Fullers eyes margins growth as inflation cools
07:29 , Simon Hunt
London-based pub chain Fullers has said cooling inflation is help boosting its margins as it reported a rise in sales.
Like for like sales growth stood 5.3% for the 16 weeks to 20 July.
CEO Simon Emeny said: “I am delighted to see our sales growth momentum continue, particularly against the backdrop of easing inflation, which will help us to grow margins and profit, as well as revenue.
“You can feel the positivity across the business, with our team members working energetically to drive our continued success.”
The firm added it had completed the sale of 37 non-core pubs to Admiral Taverns for a cash realisation of £18.3 million on top of the sale of The Mad Hatter in Southwark for a total consideration of £20 million.
US tech giants revive but FTSE 100 seen lower, Asia stocks struggle
07:07 , Graeme Evans
Nvidia and Tesla shares rose by 5% last night as a return to form for Wall Street’s mega-cap stocks helped the S&P 500 index to finish 1.1% higher.
The Nasdaq lifted 1.6% and the Dow Jones Industrial Average by 0.3% but cybersecurity firm CrowdStrike fell another 13% after Friday’s IT outage.
The tech sector rebound comes ahead of results after tonight’s closing bell by Tesla and Google parent company Alphabet.
London’s FTSE 100 index rose by 0.5% on Monday but is not expected to follow the US lead, with futures pointing to a decline of 16 points to 8183.
Asia markets are also struggling, with the Hang Seng index failing to build on an initial strong start to later stand about 0.6% lower.
Recap: Yesterday's top stories
06:50 , Simon Hunt
Friday’s widespread systems outage as a result of the CrowdStrike software update into devices running Microsoft Windows laid bare the current fallibility of the regulatory news reporting service for London-listed companies, argues John Blowers, managing director of the investment database Investegate, in the Standard this week.
While the majority of the primary information providers were unaffected by the move, the London Stock Exchange’s own Regulatory News Service – commonly known as RNS – failed to disseminate the usual flood of corporate updates from 7am.
The RNS service was keen to explain to issuers their responsibility in terms of how to ensure they met minimum requirements.
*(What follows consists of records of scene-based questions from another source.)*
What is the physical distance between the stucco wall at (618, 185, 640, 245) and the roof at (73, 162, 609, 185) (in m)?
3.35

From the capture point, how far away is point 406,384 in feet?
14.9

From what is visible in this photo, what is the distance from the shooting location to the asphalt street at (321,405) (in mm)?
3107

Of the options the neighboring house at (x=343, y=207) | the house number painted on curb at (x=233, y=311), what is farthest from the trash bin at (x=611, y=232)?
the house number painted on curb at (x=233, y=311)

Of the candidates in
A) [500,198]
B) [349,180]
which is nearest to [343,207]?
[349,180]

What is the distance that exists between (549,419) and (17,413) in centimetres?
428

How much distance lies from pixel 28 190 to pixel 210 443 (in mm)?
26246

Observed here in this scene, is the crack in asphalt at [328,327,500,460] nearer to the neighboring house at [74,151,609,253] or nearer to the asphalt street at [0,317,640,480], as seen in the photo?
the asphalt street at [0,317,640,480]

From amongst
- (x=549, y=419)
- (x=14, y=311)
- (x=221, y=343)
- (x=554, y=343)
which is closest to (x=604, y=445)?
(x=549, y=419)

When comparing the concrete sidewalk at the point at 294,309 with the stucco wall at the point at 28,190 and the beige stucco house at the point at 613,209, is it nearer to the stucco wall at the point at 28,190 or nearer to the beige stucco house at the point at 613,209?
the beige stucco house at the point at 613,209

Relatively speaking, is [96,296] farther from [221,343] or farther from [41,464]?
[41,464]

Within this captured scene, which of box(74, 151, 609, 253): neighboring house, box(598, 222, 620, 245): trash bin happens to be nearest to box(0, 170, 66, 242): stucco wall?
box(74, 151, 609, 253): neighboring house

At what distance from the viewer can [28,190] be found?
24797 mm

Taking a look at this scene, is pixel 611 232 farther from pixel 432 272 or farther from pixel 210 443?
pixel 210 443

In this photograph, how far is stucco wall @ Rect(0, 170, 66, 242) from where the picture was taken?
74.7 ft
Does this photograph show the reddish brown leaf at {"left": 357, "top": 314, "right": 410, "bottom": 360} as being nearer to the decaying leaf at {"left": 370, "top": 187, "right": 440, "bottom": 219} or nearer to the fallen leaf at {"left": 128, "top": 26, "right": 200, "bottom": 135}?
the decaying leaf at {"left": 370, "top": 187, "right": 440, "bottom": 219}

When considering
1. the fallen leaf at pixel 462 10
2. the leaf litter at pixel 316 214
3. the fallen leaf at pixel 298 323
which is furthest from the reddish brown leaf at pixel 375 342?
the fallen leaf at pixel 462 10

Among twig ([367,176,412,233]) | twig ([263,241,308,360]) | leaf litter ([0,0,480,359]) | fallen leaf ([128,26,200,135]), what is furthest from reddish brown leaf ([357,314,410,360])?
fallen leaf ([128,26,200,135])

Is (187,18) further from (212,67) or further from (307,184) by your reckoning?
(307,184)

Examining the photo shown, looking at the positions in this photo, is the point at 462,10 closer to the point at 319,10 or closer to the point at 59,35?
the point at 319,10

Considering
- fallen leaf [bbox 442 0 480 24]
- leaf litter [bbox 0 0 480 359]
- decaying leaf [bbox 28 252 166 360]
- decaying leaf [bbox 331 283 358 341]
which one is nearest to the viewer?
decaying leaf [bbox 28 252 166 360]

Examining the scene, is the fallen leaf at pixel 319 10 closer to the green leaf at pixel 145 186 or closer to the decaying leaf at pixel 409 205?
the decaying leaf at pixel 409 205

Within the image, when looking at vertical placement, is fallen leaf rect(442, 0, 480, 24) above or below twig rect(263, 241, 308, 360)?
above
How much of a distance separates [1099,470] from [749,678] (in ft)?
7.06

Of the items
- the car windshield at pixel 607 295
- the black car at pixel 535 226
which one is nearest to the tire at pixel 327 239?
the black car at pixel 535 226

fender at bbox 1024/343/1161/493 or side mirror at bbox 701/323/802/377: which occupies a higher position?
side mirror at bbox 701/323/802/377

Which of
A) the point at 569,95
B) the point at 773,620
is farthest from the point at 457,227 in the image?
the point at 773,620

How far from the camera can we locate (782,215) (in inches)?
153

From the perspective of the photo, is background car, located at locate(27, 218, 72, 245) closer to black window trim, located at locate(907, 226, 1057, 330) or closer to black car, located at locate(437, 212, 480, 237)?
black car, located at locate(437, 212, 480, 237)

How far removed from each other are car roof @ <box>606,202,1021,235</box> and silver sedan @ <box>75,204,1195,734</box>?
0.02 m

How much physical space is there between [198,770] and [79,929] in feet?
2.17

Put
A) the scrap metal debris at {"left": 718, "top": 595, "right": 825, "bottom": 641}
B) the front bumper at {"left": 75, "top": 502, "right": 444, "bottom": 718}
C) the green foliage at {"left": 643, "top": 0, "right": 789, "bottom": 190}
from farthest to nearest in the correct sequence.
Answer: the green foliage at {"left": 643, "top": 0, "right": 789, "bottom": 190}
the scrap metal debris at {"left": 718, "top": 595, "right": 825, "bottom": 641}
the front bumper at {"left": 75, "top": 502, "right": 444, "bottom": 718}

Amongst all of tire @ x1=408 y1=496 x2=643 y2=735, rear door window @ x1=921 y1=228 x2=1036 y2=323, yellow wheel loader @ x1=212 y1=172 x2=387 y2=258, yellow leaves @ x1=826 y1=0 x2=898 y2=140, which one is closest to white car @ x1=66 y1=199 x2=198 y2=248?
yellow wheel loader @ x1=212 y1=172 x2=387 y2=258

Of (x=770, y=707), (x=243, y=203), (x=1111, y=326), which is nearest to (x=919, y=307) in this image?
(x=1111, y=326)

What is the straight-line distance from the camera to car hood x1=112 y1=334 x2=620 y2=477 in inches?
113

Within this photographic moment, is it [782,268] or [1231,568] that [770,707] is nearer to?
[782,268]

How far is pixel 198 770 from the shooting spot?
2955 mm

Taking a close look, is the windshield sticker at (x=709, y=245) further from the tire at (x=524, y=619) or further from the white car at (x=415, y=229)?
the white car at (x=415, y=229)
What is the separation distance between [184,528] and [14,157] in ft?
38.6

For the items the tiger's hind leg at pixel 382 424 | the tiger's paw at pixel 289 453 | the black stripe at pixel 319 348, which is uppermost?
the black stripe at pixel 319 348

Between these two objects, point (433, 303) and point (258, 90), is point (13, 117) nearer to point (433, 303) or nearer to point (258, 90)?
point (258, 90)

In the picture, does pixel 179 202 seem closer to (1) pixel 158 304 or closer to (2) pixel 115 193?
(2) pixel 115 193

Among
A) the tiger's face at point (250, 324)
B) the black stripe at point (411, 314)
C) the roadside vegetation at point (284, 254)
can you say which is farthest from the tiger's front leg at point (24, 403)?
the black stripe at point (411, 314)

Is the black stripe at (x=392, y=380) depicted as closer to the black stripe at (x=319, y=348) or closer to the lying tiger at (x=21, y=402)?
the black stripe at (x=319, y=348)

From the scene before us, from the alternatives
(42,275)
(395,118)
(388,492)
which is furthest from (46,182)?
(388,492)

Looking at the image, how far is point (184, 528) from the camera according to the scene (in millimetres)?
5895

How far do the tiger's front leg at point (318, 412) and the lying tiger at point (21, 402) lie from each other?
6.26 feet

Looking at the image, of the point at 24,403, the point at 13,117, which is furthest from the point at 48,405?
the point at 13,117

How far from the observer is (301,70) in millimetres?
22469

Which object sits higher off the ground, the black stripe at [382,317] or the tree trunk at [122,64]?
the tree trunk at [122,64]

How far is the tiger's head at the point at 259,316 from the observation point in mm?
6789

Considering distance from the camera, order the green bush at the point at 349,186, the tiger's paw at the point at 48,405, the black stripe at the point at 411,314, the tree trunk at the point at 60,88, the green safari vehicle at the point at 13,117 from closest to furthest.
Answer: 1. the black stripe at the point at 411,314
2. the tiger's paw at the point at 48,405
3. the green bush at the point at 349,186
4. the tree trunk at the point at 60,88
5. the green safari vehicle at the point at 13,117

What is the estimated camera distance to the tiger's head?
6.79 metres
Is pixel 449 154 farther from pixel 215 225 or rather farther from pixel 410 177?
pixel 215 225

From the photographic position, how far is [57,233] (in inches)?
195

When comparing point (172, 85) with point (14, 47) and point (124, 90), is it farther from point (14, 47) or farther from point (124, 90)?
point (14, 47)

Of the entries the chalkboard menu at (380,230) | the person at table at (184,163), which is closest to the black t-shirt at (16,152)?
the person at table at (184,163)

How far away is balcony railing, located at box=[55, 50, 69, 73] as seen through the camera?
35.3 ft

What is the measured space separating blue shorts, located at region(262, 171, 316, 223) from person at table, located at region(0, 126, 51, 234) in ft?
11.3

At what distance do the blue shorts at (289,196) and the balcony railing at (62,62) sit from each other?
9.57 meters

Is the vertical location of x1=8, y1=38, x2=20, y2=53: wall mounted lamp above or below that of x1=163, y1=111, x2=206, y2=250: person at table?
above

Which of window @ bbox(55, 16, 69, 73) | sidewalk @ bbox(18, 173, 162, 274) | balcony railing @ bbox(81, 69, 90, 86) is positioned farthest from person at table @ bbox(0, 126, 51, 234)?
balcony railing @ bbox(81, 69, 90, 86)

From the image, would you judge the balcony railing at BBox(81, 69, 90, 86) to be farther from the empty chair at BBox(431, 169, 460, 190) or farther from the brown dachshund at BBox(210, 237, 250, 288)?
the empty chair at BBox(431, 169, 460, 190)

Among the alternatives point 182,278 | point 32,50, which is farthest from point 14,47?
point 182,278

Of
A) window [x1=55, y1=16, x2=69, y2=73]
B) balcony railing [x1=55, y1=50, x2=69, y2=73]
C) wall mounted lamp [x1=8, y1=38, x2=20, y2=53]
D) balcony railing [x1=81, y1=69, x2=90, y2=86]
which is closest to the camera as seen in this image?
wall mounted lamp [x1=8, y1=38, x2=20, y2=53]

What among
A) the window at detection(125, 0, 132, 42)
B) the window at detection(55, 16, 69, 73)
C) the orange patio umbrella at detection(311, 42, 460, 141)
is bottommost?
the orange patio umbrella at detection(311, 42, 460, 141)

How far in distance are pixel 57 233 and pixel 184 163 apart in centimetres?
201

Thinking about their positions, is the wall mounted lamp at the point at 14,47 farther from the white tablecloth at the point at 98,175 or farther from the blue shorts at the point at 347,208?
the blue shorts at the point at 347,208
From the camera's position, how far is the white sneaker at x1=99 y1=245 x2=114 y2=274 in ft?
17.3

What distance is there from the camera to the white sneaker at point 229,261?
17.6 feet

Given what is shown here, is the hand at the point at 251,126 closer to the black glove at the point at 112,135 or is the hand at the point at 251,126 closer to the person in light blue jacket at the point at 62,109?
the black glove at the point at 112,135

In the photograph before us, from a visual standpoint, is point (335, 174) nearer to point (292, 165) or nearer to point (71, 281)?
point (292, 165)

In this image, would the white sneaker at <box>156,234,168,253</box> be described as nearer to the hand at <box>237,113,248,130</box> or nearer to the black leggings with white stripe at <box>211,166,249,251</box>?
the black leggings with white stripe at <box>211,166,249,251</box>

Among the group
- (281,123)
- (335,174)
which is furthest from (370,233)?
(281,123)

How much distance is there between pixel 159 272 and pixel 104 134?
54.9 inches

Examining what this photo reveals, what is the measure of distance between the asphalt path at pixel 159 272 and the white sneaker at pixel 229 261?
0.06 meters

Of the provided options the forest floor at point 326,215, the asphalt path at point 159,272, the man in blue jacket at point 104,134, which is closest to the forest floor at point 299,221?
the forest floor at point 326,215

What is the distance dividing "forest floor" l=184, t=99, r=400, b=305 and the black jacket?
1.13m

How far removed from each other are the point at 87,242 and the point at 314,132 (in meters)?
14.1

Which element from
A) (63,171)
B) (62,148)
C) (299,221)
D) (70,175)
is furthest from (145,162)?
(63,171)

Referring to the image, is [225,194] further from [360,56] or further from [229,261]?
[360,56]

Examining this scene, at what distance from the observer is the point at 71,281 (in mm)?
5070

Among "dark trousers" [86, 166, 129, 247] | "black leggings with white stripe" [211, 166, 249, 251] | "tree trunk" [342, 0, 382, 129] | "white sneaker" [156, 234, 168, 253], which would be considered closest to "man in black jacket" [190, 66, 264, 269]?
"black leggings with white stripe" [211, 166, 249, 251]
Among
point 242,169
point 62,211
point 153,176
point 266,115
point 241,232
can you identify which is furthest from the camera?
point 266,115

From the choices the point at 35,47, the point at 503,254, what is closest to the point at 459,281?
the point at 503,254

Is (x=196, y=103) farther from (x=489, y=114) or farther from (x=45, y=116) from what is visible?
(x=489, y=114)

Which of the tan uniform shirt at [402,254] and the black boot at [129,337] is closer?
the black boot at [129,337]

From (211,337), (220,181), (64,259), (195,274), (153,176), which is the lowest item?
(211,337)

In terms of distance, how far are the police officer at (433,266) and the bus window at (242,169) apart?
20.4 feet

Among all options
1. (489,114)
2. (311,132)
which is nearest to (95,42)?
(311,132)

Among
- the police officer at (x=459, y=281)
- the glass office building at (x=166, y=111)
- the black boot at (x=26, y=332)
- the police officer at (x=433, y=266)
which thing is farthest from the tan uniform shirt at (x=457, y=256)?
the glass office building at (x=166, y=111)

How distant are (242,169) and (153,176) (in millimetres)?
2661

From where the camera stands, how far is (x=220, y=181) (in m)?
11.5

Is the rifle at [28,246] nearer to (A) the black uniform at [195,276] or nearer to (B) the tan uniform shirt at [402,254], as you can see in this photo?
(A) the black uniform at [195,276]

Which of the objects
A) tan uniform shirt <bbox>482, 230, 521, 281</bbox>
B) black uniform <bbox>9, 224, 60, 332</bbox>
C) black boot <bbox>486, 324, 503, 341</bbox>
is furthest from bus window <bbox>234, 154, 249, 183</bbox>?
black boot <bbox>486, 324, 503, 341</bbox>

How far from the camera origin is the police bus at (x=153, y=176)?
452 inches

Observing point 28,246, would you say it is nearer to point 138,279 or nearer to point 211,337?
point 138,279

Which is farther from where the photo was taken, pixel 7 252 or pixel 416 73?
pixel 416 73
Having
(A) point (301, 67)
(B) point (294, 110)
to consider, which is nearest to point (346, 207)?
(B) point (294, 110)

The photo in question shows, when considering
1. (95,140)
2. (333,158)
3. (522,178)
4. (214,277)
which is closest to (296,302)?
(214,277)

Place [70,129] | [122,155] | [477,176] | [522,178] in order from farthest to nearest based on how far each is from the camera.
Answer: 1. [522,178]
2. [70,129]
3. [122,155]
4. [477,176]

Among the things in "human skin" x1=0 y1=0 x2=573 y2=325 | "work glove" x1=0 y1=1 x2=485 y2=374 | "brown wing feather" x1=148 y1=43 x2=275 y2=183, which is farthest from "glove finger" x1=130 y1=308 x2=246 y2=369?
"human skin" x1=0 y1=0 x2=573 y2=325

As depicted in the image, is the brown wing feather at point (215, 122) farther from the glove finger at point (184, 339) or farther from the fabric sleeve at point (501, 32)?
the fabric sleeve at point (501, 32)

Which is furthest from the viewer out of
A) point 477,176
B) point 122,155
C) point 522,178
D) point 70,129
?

But when it came to the news flow of price sensitive information, subsequent market impacts exposed the shortcomings here.
Technical glitches are inevitable, but the real failure here stems from the fact there is no single source comprehensively covering UK companies and their filing dates.
Here’s a summary of our top headlines from yesterday:
BT fined £17.5 million by Ofcom for emergency call failings. Ofcom says BT is “Ill-prepared to respond to a catastrophic failure of its emergency call handling service.
Ryanair shares fall as airline warns: “While Q2 demand is strong, pricing remains softer than we expected, and we now expect Q2 fares to be materially lower than last summer.”
Vodafone sells a 10% stake in mobile tower business Vantage Towers for £1.1 billion, adding it will use the cash to help bring down its debts.